Совести у него точно не было. Он глупо держал в руках пластиковый мешочек с принесенными яблоками, грушами и желтым бокастым лимоном, не зная, куда его девать.
– Сюда давайте, – неприветливо буркнула сестра, выдернула передачу у него из рук и брякнула на подоконник. – Скажите родственникам, чтоб завтра что-нибудь легкое ей принесли. Суп там, пюре картофельное. Сами знаете, как у нас кормят.
– Сок? – спросил он, испытывая видимое облегчение от того, что его изгоняют.
– Сок тоже можно. Завтра ее в общую переведут. Идите уже! – прикрикнула она, беспардонным жестом выпроваживая посетителя за дверь.
Он вышел в коридор, а сестра еще долго оставалась подле Риты Погореловой. Из-за закрытых дверей до него доносились смутные звуки. Палата интенсивной терапии находилась в самом конце коридора, где в торце здания имелось окно с широким подоконником. На подоконнике, как это принято в больницах, был разведен целый огород.
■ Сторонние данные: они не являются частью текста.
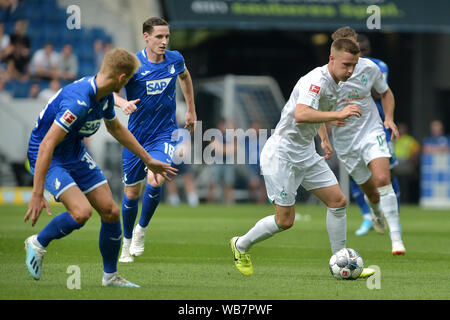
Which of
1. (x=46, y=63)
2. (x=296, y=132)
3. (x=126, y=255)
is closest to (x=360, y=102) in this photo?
(x=296, y=132)

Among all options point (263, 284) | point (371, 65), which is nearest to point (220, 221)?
point (371, 65)

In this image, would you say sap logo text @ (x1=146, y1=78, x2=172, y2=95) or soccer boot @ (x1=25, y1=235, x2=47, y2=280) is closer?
soccer boot @ (x1=25, y1=235, x2=47, y2=280)

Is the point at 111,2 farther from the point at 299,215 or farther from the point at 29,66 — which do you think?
the point at 299,215

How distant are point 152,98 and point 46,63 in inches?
531

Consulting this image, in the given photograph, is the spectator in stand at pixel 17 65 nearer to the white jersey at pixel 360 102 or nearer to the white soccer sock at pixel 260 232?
the white jersey at pixel 360 102

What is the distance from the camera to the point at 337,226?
7969mm

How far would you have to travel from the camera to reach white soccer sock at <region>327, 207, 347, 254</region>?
7.95m

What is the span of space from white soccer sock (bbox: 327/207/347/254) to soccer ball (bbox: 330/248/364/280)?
45 centimetres

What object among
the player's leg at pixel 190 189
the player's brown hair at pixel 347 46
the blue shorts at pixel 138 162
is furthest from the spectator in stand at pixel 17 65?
the player's brown hair at pixel 347 46

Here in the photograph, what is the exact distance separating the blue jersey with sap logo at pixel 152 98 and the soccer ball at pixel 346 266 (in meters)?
2.80

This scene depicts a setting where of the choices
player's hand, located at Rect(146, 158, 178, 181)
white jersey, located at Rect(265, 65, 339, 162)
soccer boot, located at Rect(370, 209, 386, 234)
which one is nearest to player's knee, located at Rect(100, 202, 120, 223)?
player's hand, located at Rect(146, 158, 178, 181)

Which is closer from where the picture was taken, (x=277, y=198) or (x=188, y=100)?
(x=277, y=198)

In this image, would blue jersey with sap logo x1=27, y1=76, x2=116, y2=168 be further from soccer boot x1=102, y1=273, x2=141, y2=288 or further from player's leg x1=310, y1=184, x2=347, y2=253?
player's leg x1=310, y1=184, x2=347, y2=253

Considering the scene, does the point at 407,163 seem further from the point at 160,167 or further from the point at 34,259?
the point at 34,259
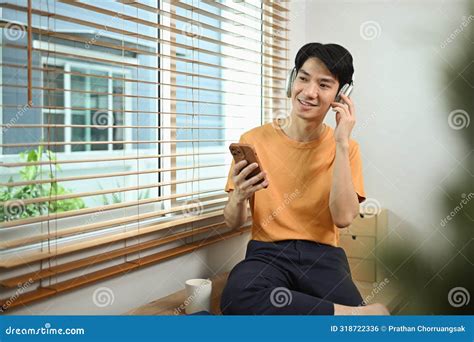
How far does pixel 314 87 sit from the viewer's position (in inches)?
53.2

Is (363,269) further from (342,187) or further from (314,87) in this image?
(314,87)

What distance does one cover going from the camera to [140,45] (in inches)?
54.9

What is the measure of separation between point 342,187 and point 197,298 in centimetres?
43

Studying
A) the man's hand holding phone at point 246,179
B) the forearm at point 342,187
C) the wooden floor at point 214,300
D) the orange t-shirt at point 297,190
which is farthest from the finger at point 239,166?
the wooden floor at point 214,300

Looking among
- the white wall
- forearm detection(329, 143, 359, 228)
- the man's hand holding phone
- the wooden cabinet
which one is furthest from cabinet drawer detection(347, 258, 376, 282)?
the man's hand holding phone

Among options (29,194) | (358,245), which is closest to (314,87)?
(29,194)

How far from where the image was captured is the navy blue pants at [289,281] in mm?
1180

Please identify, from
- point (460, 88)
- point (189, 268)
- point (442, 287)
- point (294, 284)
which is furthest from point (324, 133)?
point (442, 287)

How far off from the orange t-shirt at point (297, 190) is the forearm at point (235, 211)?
0.05m

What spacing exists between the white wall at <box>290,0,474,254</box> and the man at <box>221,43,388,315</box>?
561mm

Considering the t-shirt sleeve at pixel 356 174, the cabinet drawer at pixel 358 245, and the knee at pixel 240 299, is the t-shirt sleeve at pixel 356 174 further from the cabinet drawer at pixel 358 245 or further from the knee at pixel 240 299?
the cabinet drawer at pixel 358 245

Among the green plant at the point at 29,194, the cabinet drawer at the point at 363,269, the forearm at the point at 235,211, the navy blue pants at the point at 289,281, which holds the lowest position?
the cabinet drawer at the point at 363,269

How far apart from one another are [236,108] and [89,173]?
2.13 ft

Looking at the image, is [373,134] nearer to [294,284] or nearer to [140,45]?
[294,284]
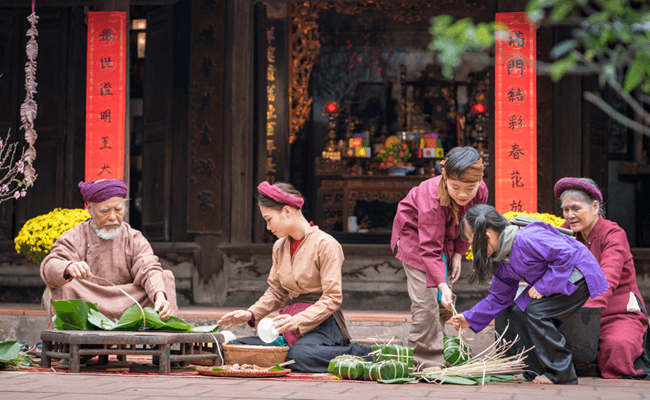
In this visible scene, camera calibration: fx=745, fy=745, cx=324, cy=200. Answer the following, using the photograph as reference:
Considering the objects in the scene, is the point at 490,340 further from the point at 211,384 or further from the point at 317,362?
the point at 211,384

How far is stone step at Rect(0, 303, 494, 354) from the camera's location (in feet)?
19.4

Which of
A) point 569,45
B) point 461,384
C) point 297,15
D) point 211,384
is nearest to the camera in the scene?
point 569,45

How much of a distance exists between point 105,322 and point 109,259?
58 cm

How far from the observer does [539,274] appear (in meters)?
4.04

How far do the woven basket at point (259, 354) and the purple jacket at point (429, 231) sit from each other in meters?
0.95

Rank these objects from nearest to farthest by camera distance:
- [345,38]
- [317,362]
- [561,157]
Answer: [317,362]
[561,157]
[345,38]

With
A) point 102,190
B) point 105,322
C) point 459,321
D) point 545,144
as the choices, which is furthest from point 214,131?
point 459,321

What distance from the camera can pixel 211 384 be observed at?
3580 millimetres

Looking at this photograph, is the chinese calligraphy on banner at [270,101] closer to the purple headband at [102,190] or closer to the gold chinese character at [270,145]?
the gold chinese character at [270,145]

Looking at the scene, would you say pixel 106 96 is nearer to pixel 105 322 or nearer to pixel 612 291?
pixel 105 322

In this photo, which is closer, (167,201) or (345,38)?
(167,201)

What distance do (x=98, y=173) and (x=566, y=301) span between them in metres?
4.43

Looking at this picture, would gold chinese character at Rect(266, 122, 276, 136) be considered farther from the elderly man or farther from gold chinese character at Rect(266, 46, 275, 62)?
the elderly man

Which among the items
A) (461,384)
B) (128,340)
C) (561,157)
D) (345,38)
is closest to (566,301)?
(461,384)
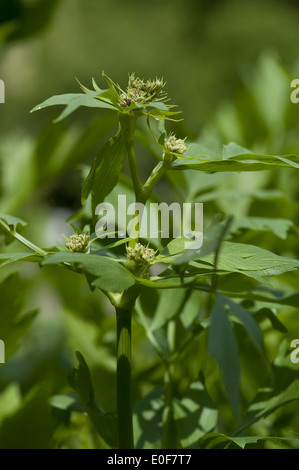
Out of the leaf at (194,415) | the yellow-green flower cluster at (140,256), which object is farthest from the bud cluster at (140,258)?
the leaf at (194,415)

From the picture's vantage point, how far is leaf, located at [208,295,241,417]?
21 cm

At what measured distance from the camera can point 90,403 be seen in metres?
0.24

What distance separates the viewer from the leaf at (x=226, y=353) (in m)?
0.21

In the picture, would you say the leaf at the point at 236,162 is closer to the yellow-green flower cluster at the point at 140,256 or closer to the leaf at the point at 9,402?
the yellow-green flower cluster at the point at 140,256

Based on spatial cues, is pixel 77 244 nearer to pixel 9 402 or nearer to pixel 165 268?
pixel 165 268

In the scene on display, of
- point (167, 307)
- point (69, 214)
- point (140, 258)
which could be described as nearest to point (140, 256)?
point (140, 258)

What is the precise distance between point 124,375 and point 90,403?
0.11 feet

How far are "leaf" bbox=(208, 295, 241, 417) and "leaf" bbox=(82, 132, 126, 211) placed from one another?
7 cm

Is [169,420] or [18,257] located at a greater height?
[18,257]

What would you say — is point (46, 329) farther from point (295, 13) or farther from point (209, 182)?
point (295, 13)

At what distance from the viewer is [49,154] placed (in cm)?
43

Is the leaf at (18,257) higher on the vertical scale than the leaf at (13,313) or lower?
higher

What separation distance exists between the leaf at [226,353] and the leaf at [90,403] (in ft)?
0.17

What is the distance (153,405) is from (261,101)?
0.29 meters
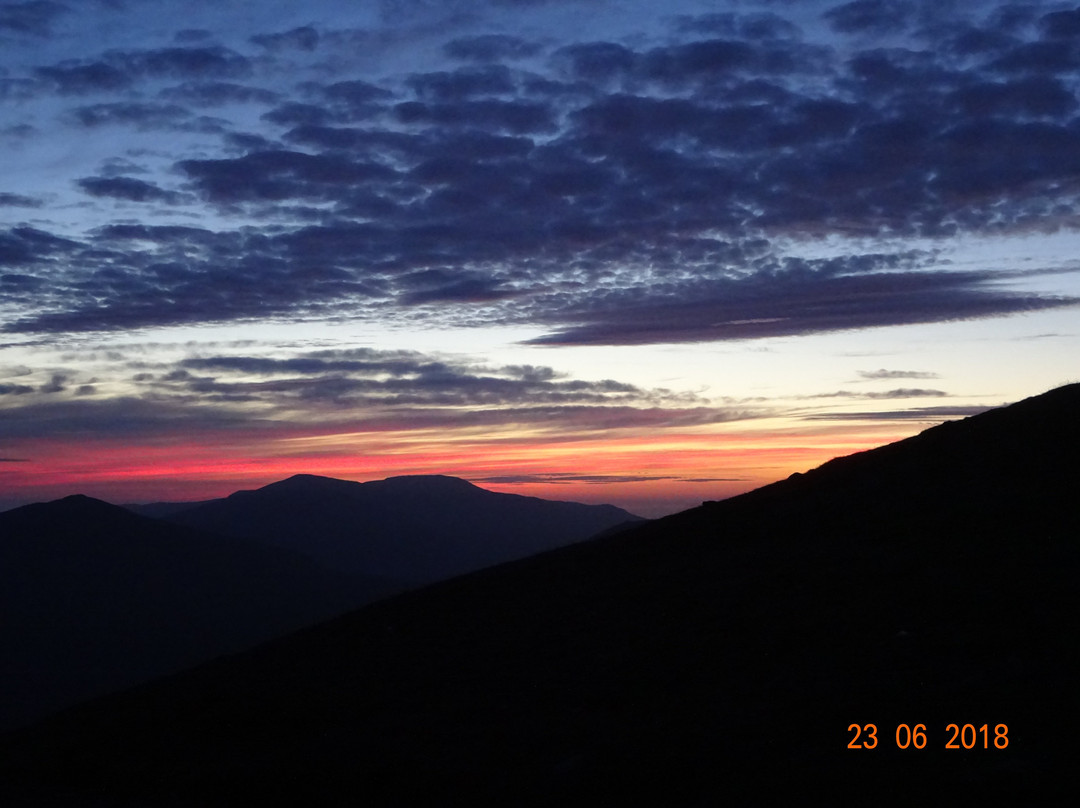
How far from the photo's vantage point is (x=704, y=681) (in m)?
15.1

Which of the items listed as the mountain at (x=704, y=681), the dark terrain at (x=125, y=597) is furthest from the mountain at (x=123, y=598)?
the mountain at (x=704, y=681)

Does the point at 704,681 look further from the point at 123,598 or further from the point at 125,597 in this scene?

В горшках, в больших ржавых жестяных банках, в кастрюльках, аккуратно обмотанных белой бумагой, раскинулись неприхотливые больничные хроники: гибискус, иначе китайская роза, тещин язык, выводок ярко-зеленых папоротников, большая безродная бегония и еще какое-то жирненькое растение с глянцевой толстой розеткой листвы на коротком и налитом, как бочонок, стволе. Растения в больницах процветают, потому что питаются человеческими эмоциями, вспомнилось ему. Что ж, сейчас рядом с этим непритязательным ботаническим садом было выплеснуто столько чувств, что все это хозяйство должно было немедленно расцвести, даже никогда не цветущий папоротник.
Он не понимал, почему торчит здесь как привязанный и не уходит. Очень хотелось курить, но сигареты кончились, да и за курение эта особа, что шебаршит за дверями, наверняка шкуру с него спустит. Прислонясь спиной к холодной стене, он безучастно стоял, наблюдая, как за окном догорает закат, и сам не знал, сколько здесь уже находится – минуту, две, двадцать, тридцать? Наконец двери отворились.
– Вы что-то еще хотите узнать? Я могу позвать дежурного врача, – сухо предложила сестра, видимо решив, что этому нетрезвому представителю закона нужна еще какая-то информация то ли от нее, то ли от врача, то ли от той несчастной, которую привезли сюда утром.
– Нет, ничего… Не беспокойтесь. Скажите, ей очень плохо? – глупо спросил он, как будто не был сегодня в той самой квартире, где по полу гуляли солнечные зайцы. Глупым зайцам было все равно, где гулять – на полу ли квартиры, где лежал убитый, на стене ли, где висела фотография ее маленького сына…
– Состояние средней тяжести, стабильное, – пожала твердыми плечами сестра, больше похожая на манекен в витрине магазина, торгующего спецодеждой. – А вы что, тоже допрашивать ее сегодня хотите? Так имейте в виду, что доктор…
– Нет, не хочу, – перебил он ее. – А что, сегодня уже кто-то приходил?
Паника все лезла и лезла из него. Как пена из огнетушителя, с которого сорвали предохранительный клапан. Он ненавидел себя, но ничего не мог с этим поделать. Бок о бок они прошли весь длинный унылый коридор, и, когда дошли уже до стеклянных дверей, ведущих из отделения, сопровождающая внезапно спросила:
– А правда, что она мужа убила?
– Нет, – зло выдохнул он и загрохотал вниз по лестнице, перепрыгивая через две, три ступени за раз, все убыстряя свой сумасшедший бег, и от этого ему как будто становилось легче.
– Мама, мне нужно с тобой серьезно поговорить.
Да, теперь так просто ее в покое не оставят, даже на ночь глядя.